Getting the Top Values Efficiently, Take One
When we run into a performance problem, there is no such thing as RTFMing. We are trying to get with MySQL the same results as SQL extensions that Oracle has, and MySQL hasn't. Instead of using an otherwise squeaky clean SQL construct such as the correlated subquery in the select list, couldn't we find extensions that MySQL has and Oracle hasn't to help us? Perhaps it would be wise to restate the problem. We want to compare the employee in the current row to the employees in the same department. How would we do it manually? I don't know about you, but I don't think that I would compute for each employee in turn how many people make more in the same department. I'd rather establish a full list of employees in the same department, and sort them by salary (which is probably what Oracle does behind the scene); and I'd reuse the same list for each employee in the department instead of recomputing the list each time. What we need is a sorted list.
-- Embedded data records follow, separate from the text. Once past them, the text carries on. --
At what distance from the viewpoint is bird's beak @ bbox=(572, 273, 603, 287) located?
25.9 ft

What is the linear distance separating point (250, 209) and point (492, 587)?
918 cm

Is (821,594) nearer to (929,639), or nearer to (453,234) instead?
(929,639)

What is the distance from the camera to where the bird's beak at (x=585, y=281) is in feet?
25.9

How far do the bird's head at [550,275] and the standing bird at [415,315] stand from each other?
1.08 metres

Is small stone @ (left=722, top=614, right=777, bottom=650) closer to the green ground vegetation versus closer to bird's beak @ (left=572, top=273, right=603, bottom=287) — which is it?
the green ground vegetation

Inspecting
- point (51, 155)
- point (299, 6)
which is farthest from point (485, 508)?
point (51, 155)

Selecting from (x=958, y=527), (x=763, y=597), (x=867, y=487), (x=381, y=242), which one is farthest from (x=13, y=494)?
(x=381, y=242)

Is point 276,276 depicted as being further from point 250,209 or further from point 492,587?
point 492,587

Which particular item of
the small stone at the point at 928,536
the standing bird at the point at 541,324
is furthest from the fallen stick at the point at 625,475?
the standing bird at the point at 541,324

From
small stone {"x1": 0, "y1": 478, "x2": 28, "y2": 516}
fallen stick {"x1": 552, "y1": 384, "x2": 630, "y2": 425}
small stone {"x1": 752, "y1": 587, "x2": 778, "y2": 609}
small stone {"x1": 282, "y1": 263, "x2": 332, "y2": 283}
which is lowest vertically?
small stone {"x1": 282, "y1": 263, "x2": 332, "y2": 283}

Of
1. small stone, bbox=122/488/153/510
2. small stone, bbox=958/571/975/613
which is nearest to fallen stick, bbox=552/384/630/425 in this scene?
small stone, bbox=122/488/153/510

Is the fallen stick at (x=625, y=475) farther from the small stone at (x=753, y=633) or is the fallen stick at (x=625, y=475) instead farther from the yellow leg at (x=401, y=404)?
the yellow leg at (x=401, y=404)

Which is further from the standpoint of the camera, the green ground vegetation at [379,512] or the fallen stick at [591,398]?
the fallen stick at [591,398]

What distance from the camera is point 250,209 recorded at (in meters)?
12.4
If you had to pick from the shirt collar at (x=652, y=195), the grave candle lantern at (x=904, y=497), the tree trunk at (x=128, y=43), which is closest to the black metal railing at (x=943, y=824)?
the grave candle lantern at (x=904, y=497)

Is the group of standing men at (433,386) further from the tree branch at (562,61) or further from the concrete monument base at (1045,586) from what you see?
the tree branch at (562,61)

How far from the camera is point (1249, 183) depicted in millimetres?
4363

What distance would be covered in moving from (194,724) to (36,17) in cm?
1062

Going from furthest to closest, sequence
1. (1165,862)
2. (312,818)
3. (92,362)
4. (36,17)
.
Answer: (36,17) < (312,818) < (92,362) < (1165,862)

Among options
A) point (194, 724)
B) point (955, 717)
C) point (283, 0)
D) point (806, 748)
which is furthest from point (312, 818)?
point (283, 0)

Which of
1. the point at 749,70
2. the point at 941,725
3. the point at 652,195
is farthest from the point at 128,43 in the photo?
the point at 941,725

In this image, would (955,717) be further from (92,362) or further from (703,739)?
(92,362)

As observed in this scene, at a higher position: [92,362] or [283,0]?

There is precisely a function that builds a list, GROUP_CONCAT, and interestingly it is a function that Oracle natively lacks (even if it is possible to create such a function as a user-written function). The MySQL documentation provides the full syntax as:
GROUP_CONCAT([DISTINCT] expr [,expr ...]
[ORDER BY {unsigned_integer | col_name | expr}
[ASC | DESC] [,col_name ...]]
[SEPARATOR str_val])
Have you noticed the order by passed as a parameter? Doesn't it ring a bell? There is of course a catch: the resulting string has a limited length (although adjustable through the group_concat_max_len variable), 1024 characters by default. I shall return to this topic in a moment, but since for the time being I am only interested by the first five items in the list (since I want the people who have the top five salaries) the default maximum length is much more than I need.
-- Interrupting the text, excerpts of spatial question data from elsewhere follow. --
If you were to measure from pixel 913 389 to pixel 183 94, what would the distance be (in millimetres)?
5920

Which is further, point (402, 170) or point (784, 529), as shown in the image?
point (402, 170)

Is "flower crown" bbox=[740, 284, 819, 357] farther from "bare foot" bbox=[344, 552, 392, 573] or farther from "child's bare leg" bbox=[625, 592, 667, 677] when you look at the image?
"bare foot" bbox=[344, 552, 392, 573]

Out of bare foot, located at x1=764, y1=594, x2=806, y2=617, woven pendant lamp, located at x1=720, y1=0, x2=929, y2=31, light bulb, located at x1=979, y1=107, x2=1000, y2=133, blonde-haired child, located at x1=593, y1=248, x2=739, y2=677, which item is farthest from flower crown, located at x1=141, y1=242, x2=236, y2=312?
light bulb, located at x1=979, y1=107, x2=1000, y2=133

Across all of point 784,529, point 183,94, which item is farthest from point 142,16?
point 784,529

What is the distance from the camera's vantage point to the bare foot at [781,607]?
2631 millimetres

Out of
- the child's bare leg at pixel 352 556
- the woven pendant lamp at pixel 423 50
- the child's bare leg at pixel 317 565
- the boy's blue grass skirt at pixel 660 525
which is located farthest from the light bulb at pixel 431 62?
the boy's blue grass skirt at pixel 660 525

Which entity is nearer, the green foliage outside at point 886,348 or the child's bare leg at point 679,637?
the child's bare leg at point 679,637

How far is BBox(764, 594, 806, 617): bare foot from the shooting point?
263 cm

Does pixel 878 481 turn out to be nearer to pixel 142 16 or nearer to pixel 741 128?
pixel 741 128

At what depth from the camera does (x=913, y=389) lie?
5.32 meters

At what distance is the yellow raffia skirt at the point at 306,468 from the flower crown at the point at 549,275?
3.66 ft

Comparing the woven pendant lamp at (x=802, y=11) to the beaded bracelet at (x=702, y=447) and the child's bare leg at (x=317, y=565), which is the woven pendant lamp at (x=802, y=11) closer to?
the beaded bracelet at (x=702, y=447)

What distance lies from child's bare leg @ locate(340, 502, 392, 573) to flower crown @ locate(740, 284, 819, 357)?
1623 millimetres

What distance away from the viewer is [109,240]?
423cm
I now have found how to construct my sorted list. But how shall I determine the position of the employee described by the current row inside this list? We have another function (which once again Oracle lacks) that fits our requirements, FIND_IN_SET(str,strlist). You should take note that in this function, the separator used in strlist is required to be a comma, which means that we must use a comma (the default) as the separator in our call to GROUP_CONCAT(). So, if whatever we need to store in our list may contain a comma, we must make use of REPLACE() to substitute this comma for an innocuous character whenever we add an item to the list, or search an item in the list.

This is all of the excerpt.